Task requirements: Copy each line below that has "present".

Source material:
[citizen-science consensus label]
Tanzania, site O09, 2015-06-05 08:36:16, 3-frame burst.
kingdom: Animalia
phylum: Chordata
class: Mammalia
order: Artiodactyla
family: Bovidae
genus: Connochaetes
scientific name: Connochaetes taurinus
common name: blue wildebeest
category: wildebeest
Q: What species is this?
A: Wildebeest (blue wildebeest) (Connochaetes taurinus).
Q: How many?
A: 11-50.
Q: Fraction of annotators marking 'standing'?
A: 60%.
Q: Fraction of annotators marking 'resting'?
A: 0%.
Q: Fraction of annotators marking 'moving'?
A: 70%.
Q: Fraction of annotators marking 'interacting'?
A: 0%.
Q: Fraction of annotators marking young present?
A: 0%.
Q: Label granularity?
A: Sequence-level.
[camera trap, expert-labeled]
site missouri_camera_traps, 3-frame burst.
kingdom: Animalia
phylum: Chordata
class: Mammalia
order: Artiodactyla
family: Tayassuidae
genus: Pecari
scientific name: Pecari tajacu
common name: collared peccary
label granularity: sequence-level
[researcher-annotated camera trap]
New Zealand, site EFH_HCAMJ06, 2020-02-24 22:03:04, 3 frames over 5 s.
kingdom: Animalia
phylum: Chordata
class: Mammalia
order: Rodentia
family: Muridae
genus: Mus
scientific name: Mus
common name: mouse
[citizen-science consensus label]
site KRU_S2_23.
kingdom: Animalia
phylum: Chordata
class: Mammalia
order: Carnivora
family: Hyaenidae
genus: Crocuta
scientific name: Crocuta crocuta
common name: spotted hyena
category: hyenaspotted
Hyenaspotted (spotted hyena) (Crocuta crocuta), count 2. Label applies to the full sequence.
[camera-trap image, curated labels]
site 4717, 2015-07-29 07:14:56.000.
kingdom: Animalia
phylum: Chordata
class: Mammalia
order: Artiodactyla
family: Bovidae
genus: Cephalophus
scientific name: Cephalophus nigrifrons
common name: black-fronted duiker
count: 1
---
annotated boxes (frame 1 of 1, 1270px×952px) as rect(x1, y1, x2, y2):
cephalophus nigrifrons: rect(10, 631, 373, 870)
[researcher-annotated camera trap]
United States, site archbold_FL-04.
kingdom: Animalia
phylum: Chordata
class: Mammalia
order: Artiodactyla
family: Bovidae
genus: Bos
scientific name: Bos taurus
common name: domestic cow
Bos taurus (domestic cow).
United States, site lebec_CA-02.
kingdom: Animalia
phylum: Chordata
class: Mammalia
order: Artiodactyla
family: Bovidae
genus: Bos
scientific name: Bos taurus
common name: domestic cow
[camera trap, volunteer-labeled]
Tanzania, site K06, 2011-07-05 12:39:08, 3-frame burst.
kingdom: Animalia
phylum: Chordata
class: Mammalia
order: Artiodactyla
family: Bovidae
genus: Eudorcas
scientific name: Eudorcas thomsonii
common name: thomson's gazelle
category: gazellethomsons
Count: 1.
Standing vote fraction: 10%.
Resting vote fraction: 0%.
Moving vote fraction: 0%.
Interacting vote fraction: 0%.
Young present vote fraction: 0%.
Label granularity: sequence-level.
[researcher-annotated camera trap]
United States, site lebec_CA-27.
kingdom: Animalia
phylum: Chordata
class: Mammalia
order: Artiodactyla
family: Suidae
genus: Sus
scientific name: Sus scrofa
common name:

Expected answer:
Q: Fraction of annotators marking young present?
Young present vote fraction: 0%.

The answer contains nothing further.